THTR 307 NT  Advanced Acting

Naomi Thornton

. . . Th .

1:00 -3:00 pm

FISH

PART

3 credits This is a studio acting class where students will explore scenes from challenging plays of varied styles. Extensive rehearsal time outside of class is required. Pre-requisites: for acting majors,  Intro to Acting and Scene Study. For all others, Intro to Acting. Maximum enrollment: 12 students.

 

99216

THTR 310   Survey of Drama: Two Revolutionary Playwrights: Georg Büchner & August Strindberg

JoAnne Akalaitis

. . W . .

1:30 -4:30 pm

FISH

AART

Modern drama began with an astounding jolt when the young German playwright Georg Büchner wrote Woyceck - a fragmentary unfinished play - often said to be both the first tragedy about a common man and the first modern play.  Terse, cinematic, alogical and at the same time emotional, poetic

and psychological, he wrote two other plays, Danton’s Death and Leonce and Lena and a novella Lenz and died at the age of 23.  Many have said he could have been a new Shakespeare. August Strindberg, "the Swedish Shakespeare", is a spiritual descendant of Büchner.  He was a painter, novelist, alchemist, journalist, poet and dramatist.  At the center of his work are his plays.  He wrote 50 plays, some of which are extraordinary and have influenced almost every modern playwright: Albee, Williams, Pinter, and Beckett, (who wrote Waiting for Godot after seeing The Ghost Sonata.)  He led

a tortured life and embraced strange beliefs such as that woman are inherently evil.  (At the same time, he wrote some of the greatest, most juicy women characters in drama).

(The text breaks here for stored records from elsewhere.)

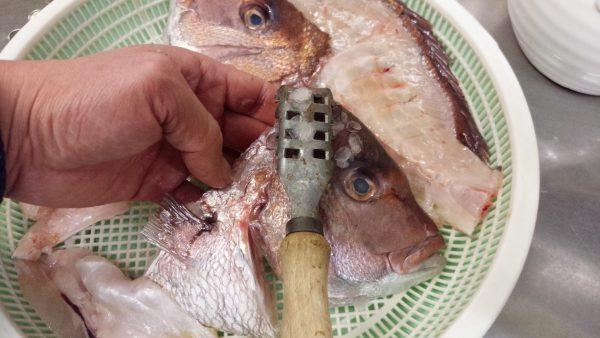 鯛づくし 鯛のかぶと焼き 仕込み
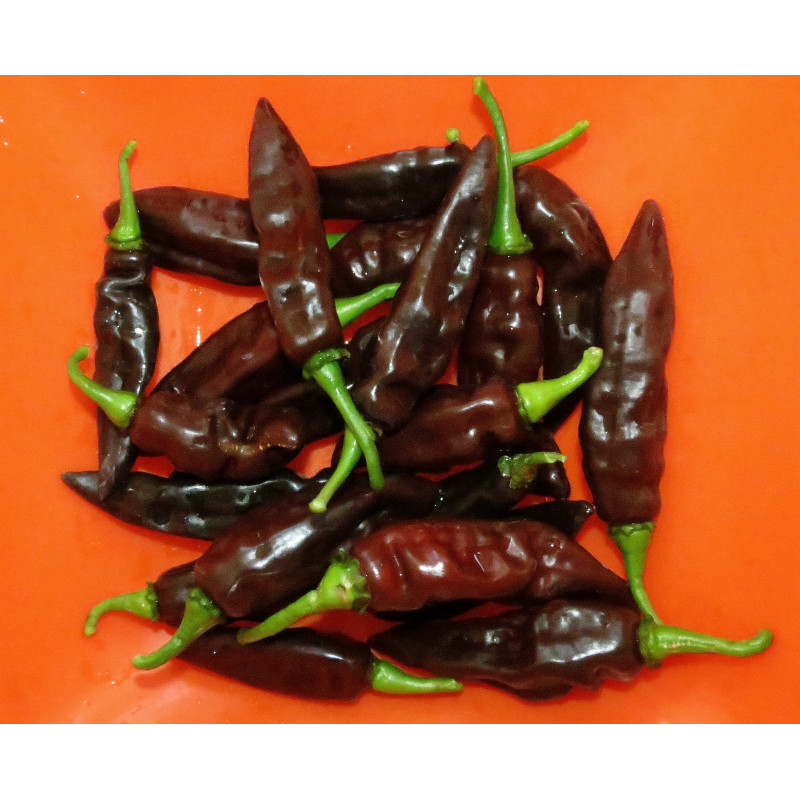 pimiento fatalii brown semillas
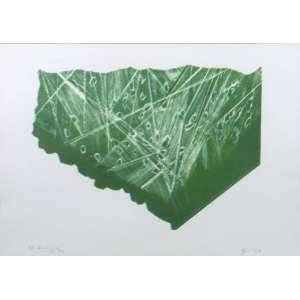 Maria Bonomi - Litografia - 33/133 - ass. cid - 1988 - 33x47 cm
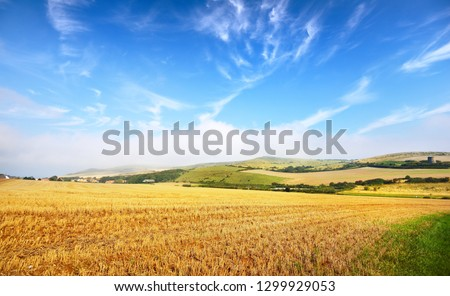 Reaped field and green hill view on a sunny day in France #1299929053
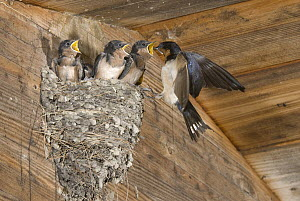 Barn Swallow (Hirundo Rustica) feeding chicks in nest, Michigan - Steve Gettle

We will read all of Büchner’s plays including his political tract The Hessian Messenger, a range of Strindberg.  Plays: Dance of Death, A Dream Play, Easter, Ghost Sonata, parts of Inferno Diaries, and Getting Married.   Papers, scene work and visual presentations will be part of the course.

 

99220

THTR 310 B  Survey of Drama: Solo Performance; Examining the One Person Play

Zakiyyah Alexander

. . . . F

9:30 - 11:50 am

FISH

AART

One of the most complicated and difficult forms of dramatic narrative involve a single performer.  How is the one-person play constructed?  What is the intention of this work?  What are the challenges and benefits that this form of theater holds?  Who is the performer and why?  In this course we will examine different models and styles that comprise the one person show from the traditional narrative to more ambitious styles.  Works will include: Douglas Wright's, 'I Am My Own Wife,' Sarah Jones', 'Bridge and Tunnel,' Will Power's 'Flow,' as well as selected works of Stanya Kahn, Karen Finley and Anna Deveare Smith.  We will consider if structure of the solo show has a direct correlation to the time the piece was presented, the differences/connection of social commentary vs. art, as well as an investigation of the artists’ intentions.  This class will function as a workshop; students will both analyze each published work as well as complete and present their own one person play in a rehearsed staged reading.

 

99211

THTR 340   Voice in Performance

Elizabeth Smith

M . . . .

3:00 -5:00 pm

FISH

PART

2 credits This course is designed for those students who have  already had some training in voice and will concentrate on addressing demands which occur in performance such as speaking over underscoring, sustaining dialogue in fights or dances, and developing power and range. Technical exercises will be used to promote coordination of speech and movement.